Falak-ol-Aflak in west-central Iran is one of the most impressive ancient castles in the Middle East and arguably the greatest surviving architectural legacy of the Sassanid Empire. A regional administrative center at the height of the empire, the majority of this fortress, later renovations notwithstanding, dates from pre-medieval times, and it looks much today as it did during the Sassanid period. It thus also bears the distinction of being among the world’s oldest intact castles. Falak-ol-Aflak is also renowned for its relatively advanced engineering, particularly with respect to its water and ventilation systems. It is currently being considered for inclusion as a UNESCO World Heritage Site.
The Lorestan Province in what is now Iran has been part of the civilized heartlands of Persia since the earliest times. Its strategic location in the relatively hospitable Zagros Mountains and its proximity to the rich and fertile lands of the Tigris-Euphrates Valley made it an attractive target to conquering powers as far back as the early 1st millennium BC. It was absorbed into the succession of Mede, Achamenid, Parthian and Sassanian empires, and was a bastion against the expansion of both the Roman and Byzantine empires.
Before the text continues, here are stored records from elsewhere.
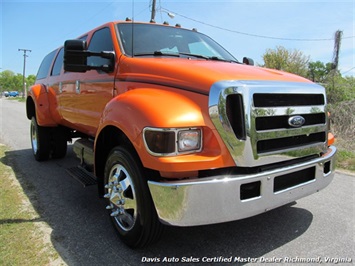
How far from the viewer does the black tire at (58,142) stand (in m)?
6.21

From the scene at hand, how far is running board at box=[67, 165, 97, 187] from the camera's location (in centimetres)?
367

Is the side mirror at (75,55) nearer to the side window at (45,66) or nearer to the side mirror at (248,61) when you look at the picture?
the side mirror at (248,61)

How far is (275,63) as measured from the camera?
3241 cm

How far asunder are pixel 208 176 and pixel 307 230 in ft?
4.90

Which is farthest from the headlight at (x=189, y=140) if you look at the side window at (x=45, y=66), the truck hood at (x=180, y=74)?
the side window at (x=45, y=66)

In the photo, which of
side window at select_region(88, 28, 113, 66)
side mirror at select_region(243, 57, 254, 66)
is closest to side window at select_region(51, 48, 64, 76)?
side window at select_region(88, 28, 113, 66)

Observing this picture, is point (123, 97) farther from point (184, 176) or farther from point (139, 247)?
point (139, 247)

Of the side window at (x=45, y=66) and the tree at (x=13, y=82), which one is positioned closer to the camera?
the side window at (x=45, y=66)

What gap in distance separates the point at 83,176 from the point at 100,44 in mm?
1680

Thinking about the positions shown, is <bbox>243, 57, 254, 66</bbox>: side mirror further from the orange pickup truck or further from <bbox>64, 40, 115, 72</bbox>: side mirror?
<bbox>64, 40, 115, 72</bbox>: side mirror

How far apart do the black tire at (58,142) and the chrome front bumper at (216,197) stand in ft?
14.6

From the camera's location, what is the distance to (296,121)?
263 cm

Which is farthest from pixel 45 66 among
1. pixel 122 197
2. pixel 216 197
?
pixel 216 197

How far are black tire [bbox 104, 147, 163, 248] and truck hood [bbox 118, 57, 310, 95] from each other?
2.39 feet
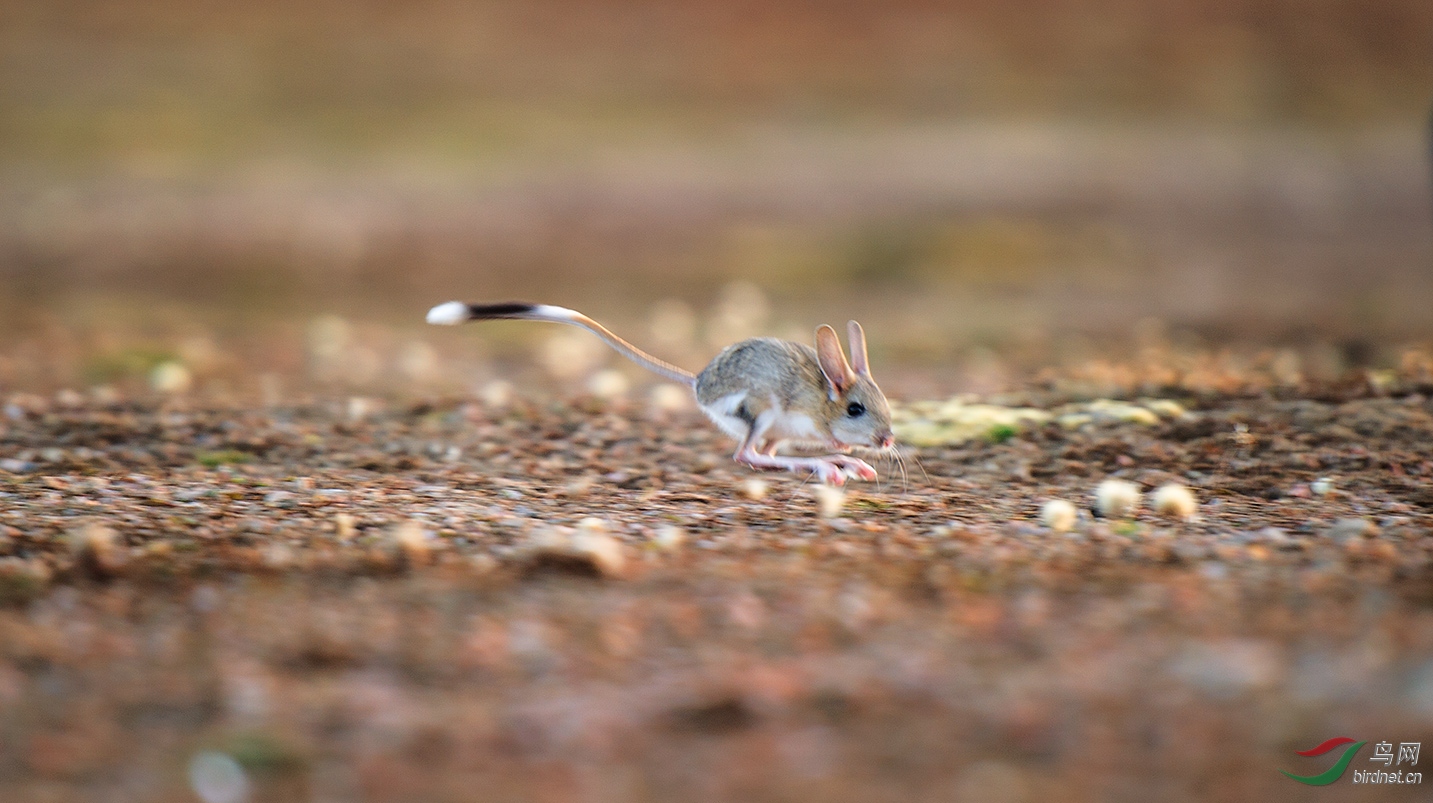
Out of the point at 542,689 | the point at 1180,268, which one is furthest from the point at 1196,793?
the point at 1180,268

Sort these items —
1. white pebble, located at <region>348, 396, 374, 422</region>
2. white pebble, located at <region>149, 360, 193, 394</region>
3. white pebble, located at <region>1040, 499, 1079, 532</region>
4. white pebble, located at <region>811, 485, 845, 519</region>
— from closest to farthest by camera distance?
white pebble, located at <region>1040, 499, 1079, 532</region>
white pebble, located at <region>811, 485, 845, 519</region>
white pebble, located at <region>348, 396, 374, 422</region>
white pebble, located at <region>149, 360, 193, 394</region>

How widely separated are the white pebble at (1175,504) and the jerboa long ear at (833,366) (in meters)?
1.26

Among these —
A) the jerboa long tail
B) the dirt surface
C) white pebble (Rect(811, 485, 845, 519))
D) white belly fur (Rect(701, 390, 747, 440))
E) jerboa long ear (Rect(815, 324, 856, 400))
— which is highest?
the jerboa long tail

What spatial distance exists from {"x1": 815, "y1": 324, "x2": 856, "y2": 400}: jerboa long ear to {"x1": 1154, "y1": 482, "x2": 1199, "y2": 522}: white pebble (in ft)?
4.14

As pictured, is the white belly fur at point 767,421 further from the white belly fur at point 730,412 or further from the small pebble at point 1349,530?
the small pebble at point 1349,530

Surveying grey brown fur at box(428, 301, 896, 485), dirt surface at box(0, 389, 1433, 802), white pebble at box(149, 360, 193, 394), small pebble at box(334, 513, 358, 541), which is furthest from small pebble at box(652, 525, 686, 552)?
white pebble at box(149, 360, 193, 394)

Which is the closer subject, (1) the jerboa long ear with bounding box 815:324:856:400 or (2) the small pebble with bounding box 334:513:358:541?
(2) the small pebble with bounding box 334:513:358:541

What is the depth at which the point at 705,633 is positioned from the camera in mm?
3072

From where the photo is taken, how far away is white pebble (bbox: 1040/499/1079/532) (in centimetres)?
389

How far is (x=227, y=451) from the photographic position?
520cm

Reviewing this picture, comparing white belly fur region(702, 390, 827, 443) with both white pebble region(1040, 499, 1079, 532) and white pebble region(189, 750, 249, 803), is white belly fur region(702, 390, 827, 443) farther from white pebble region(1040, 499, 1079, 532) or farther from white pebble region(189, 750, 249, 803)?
white pebble region(189, 750, 249, 803)

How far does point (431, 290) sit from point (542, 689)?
8.76 meters

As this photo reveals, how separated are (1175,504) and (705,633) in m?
1.79

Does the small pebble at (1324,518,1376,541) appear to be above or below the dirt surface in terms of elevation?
above
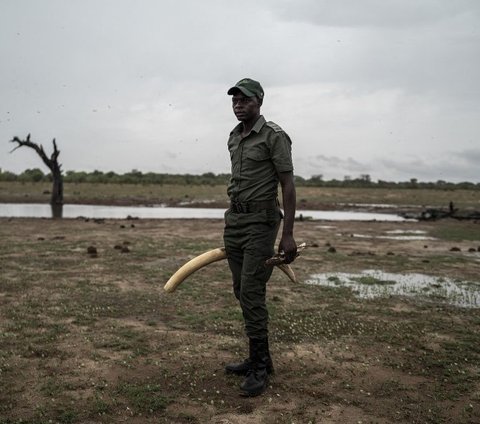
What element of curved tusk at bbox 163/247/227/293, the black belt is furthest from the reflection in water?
the black belt

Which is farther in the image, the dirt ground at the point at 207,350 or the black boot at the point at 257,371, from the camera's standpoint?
the black boot at the point at 257,371

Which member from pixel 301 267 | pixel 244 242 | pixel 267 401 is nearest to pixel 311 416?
pixel 267 401

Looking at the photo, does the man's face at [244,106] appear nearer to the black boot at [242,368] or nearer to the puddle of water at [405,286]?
the black boot at [242,368]

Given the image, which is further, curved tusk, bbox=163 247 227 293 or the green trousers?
curved tusk, bbox=163 247 227 293

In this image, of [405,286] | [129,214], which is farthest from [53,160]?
[405,286]

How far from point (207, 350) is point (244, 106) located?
3075 mm

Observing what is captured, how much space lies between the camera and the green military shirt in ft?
16.4

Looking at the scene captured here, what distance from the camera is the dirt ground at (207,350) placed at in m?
4.62

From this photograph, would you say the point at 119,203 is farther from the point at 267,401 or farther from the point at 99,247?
the point at 267,401

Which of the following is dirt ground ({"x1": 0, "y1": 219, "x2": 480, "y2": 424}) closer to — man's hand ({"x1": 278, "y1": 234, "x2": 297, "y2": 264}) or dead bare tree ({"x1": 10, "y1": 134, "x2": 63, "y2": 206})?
man's hand ({"x1": 278, "y1": 234, "x2": 297, "y2": 264})

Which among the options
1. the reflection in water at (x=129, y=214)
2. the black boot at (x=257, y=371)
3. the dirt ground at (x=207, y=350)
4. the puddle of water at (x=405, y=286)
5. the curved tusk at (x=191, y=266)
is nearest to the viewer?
the dirt ground at (x=207, y=350)

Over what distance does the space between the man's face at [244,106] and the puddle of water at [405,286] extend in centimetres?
546

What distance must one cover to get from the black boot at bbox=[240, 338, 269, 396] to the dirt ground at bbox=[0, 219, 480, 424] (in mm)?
86

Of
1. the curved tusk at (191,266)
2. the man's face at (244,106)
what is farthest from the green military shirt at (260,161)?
the curved tusk at (191,266)
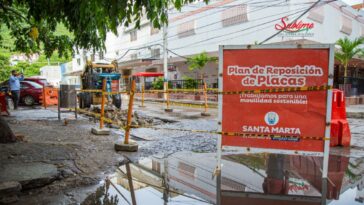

During the 2nd century AD the Roman Empire reached its zenith, and large parts of the Sassanid Empire were conquered, including Lorestan. In the wake of Roman withdrawal, the Persians began to heavily fortify the region. Among their chief projects was the construction of a massive fortress in Khorramabad, one of the largest cities and most important trading centers in Western Persia. Work started in the early 3rd century AD, and was completed just in time for the fall of the Sassanid Empire. In fact, the fortress was finished in 651, the same year that Arab armies conquered the Sassanids.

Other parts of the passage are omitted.